In a vote of 5-2, Red Wing City Council advanced the proposed St. John's Hospital project. Now, developer Global Mercantile must submit a final plan within 90 days for final review, public hearing and a vote by the Planning Commission and City Council.

Before voting, the council attached three conditions to the plan:

• the site must include 12,000 to 15,000 square feet of green space and/or play areas,

• two parking spaces per unit must be made available (the Planning Commission had called for 1.75) and,

• the number of units in the old hospital is capped at 65. The Planning Commission was given a proposal for 102 units. The commission had recommended that Global Mercantile look at reducing the number of units to 92.

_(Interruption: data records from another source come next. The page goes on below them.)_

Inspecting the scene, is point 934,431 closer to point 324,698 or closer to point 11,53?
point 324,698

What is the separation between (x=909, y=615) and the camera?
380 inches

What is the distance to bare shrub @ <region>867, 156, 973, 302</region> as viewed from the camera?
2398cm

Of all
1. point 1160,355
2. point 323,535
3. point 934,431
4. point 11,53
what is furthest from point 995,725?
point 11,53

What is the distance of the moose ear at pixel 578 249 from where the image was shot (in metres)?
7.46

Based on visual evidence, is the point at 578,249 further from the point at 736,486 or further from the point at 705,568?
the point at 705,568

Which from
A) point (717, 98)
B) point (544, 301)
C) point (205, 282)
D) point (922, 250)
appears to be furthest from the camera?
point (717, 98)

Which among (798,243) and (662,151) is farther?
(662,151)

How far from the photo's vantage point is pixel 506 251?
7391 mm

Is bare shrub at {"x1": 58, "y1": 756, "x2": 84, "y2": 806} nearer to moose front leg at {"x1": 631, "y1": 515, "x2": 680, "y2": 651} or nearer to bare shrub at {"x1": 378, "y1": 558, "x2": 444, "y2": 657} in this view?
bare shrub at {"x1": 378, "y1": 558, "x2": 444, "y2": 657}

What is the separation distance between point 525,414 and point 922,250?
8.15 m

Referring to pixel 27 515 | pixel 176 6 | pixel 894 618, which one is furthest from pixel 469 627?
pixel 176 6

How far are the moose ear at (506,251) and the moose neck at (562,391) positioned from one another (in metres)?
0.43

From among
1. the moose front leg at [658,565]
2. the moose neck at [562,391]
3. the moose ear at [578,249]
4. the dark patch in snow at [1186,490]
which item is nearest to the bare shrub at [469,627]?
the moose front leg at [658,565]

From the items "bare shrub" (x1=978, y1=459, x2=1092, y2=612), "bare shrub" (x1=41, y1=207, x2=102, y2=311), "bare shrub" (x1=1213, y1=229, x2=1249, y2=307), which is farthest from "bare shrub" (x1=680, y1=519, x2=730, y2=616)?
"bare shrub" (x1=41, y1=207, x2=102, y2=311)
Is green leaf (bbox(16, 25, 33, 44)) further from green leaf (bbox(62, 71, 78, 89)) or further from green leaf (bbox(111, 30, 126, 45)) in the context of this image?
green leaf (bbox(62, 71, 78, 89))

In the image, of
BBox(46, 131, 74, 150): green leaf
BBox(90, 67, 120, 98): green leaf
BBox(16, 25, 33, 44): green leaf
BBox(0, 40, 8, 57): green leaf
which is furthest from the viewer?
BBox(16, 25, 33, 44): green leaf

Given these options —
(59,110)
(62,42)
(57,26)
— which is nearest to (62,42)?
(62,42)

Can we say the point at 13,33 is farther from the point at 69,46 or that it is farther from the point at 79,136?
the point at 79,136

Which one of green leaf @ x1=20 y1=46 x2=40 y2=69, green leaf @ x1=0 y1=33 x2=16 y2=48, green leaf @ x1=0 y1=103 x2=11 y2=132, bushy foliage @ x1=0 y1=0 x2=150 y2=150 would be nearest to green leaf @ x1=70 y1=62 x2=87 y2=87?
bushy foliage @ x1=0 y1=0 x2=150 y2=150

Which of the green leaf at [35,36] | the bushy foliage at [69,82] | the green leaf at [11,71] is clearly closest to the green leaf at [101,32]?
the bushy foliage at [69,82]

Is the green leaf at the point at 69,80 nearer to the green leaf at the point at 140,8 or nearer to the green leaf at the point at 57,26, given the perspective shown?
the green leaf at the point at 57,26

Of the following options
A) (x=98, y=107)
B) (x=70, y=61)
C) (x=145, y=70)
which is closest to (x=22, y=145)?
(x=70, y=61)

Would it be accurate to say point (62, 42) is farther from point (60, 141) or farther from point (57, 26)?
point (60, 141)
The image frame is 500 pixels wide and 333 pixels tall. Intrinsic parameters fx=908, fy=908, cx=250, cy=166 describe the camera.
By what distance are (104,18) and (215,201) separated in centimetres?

Even with 10 fewer units, the council members all agreed that 92 apartments was too high a density for the neighborhood, which is zoned residential-2, the second-lowest density level in the city.

PREVIOUSLY:  Prescription tweaked for St. John's Hospital site

Before the council discussed the proposed plan, Red Wing residents had the opportunity to voice their opinions.

The overwhelming majority of people who spoke were from the neighborhood and opposed the project. Though a variety of concerns were raised, the most commonly repeated were increased traffic, narrow streets that already make parking difficult, high density levels in a single-family neighborhood, and whether or not this type of housing at the proposed price is needed in Red Wing.

According to information given to the city by the Community Asset Development Group, which is working with Global Mercantile on this proposal, the current estimated rental prices for this project are:

• Studio: $866

• One bedroom: $990

• Two bedroom: $1,114

These numbers are just estimates and could fluctuate based on the number of units installed into the building.

The repeated phrase during the council's deliberation over this proposal was "this is a tough one." Council member Kim Beise noted that he heard the residents and the opposition to putting a large apartment building into the neighborhood, but said he also knows that Red Wing and surrounding cities, such as Hastings, are in need of more housing.

LETTERS: Community responds to Jefferson School, old St. John's Hospital plans

Council members Erin Buss, Evan Brown and Becky Norton all agreed that they wanted to see more housing in Red Wing but 92 units was too high a density for the area. The agreed-upon maximum number of units, 65, is based on the calculation of units allowed per acre in an area zoned multi-family residential (high density). Brown introduced the 65-unit maximum condition. He emphasized that 92 units is too intense for this project.

After the council voted to move this project forward, many of those in attendance voiced their displeasure, one individual saying that he will be selling his property that is near the old hospital building.

Susan Langer, a property owner near the former St. John's Hospital, told the Republican Eagle after the meeting: "I'm highly disappointed that they moved forward with it. I think that they had enough reasons why they should not move forward with it. Putting a high-density development within a historic neighborhood, single-family neighborhood, is unconscionable."

Stephanie Elsen, who spoke at both the Planning Commission and City Council, told the Eagle:

"I'm really glad that the neighborhood opposition and all our hard work is making a difference and our work is far from over. It's just begun."

The shuttered hospital, owned by Mayo Clinic Health System and most recently called the Professional and Community Center, is located at 1407 W. Fourth St. in Ward 2. Council members Dean Hove, Wards 1-2, and John Becker, Ward 2, cast the two "no" votes Monday night.

Editor's note: This story was updated July 24, 2019, to clarify the positions of City Council members.